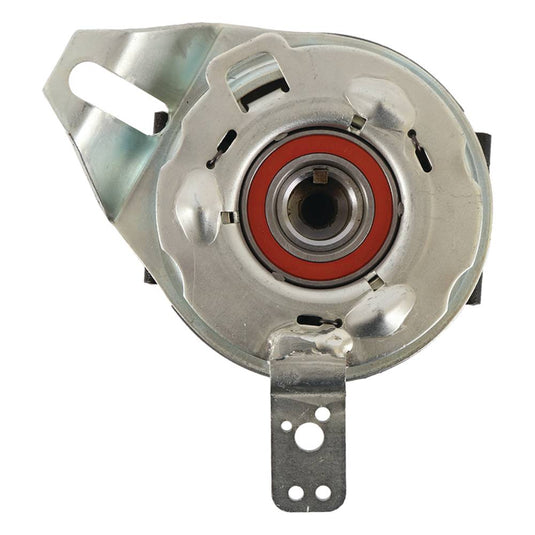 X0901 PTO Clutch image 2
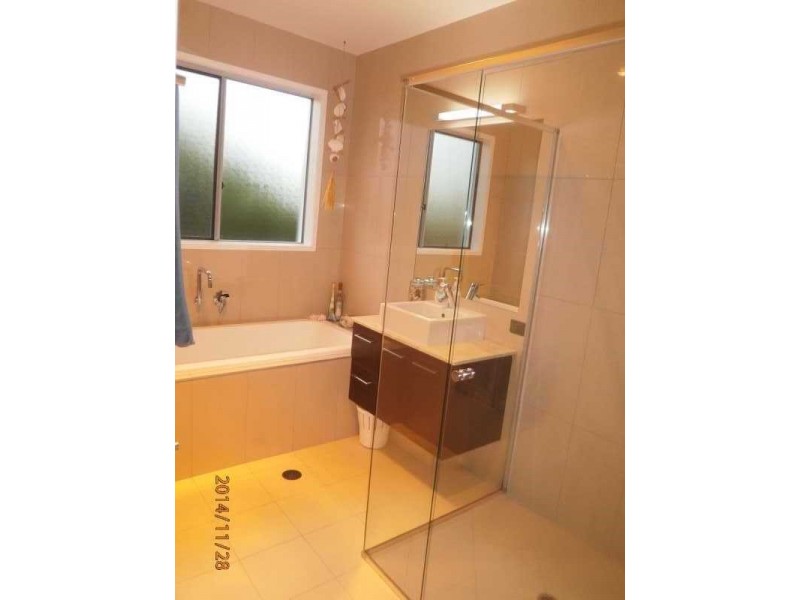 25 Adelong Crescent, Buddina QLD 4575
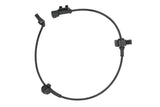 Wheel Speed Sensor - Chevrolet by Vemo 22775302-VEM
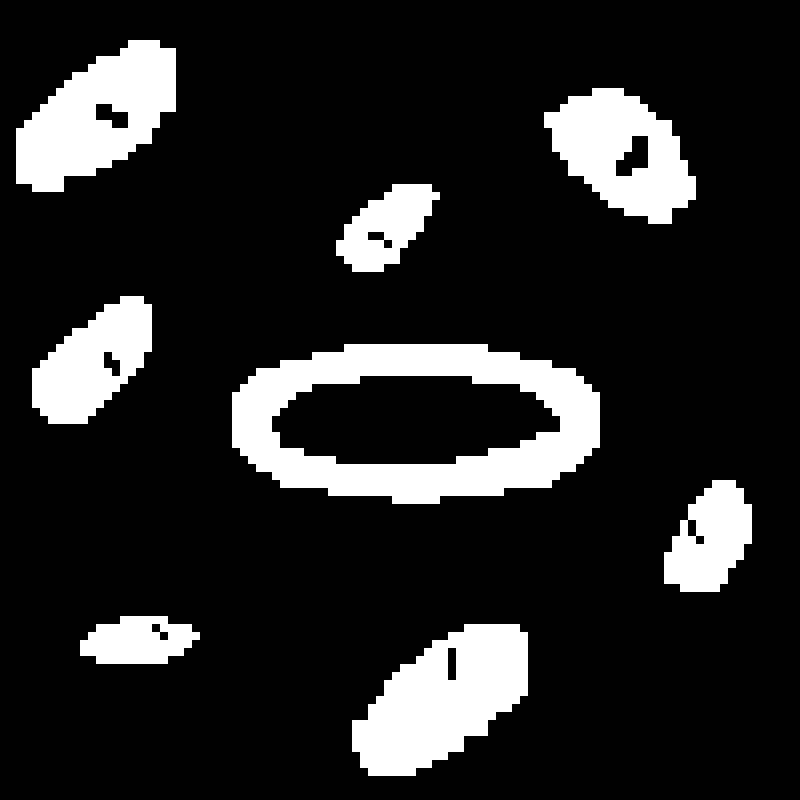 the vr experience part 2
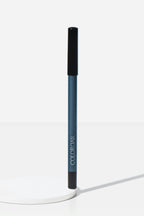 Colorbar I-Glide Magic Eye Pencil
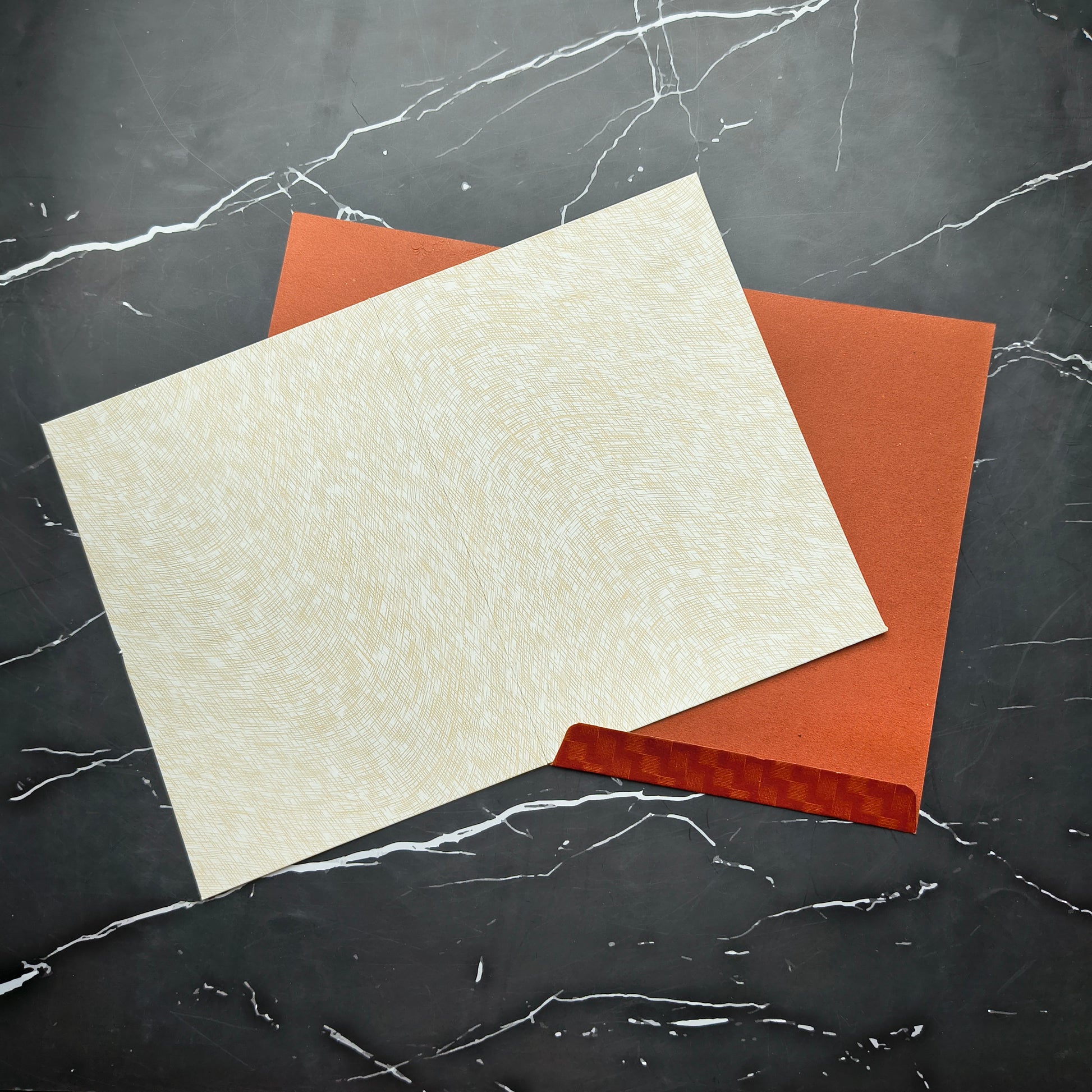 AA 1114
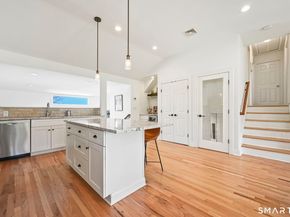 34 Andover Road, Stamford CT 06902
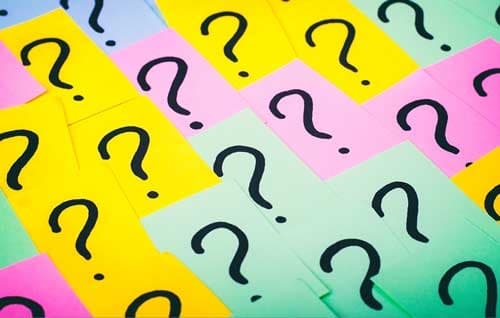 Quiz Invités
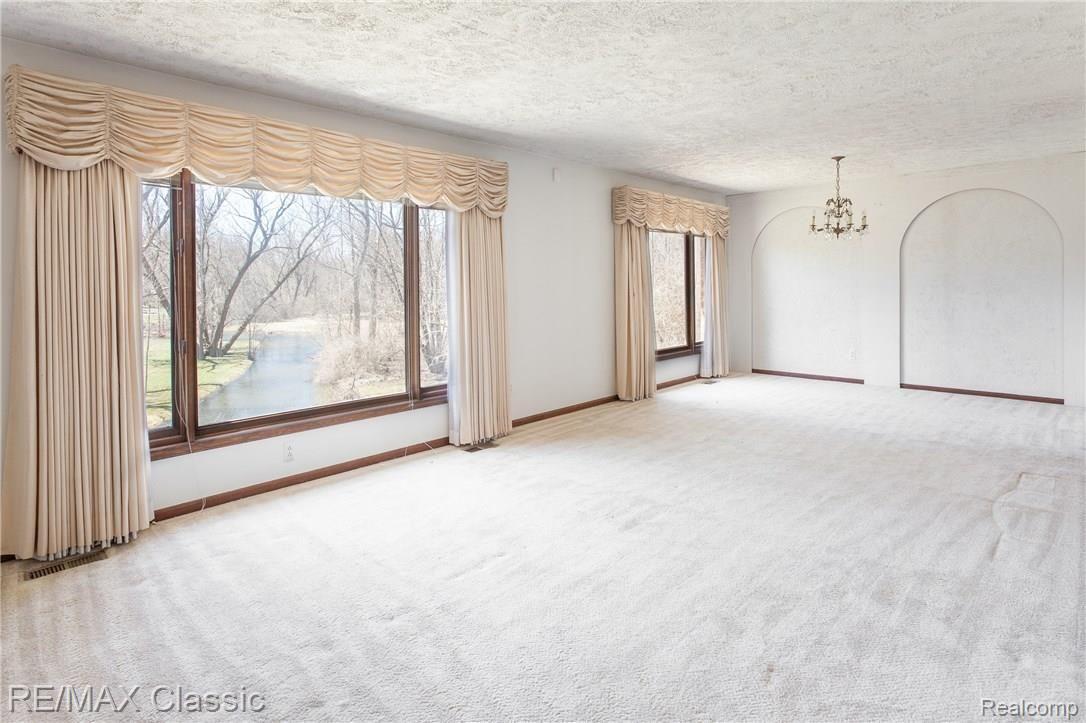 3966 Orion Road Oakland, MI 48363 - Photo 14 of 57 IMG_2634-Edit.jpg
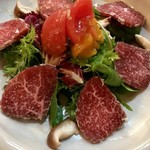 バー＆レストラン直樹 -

━━━━━━━━━━━━━━━━━━━━━━━━━━━━━━

● What to work on: Apart from the pictures, every line of the data above should be given again exactly.

● Completed exercise:
 X0901 PTO Clutch image 2
 25 Adelong Crescent, Buddina QLD 4575
 Wheel Speed Sensor - Chevrolet by Vemo 22775302-VEM
 the vr experience part 2
 Colorbar I-Glide Magic Eye Pencil
 AA 1114
 34 Andover Road, Stamford CT 06902
 Quiz Invités
 3966 Orion Road Oakland, MI 48363 - Photo 14 of 57 IMG_2634-Edit.jpg
 バー＆レストラン直樹 -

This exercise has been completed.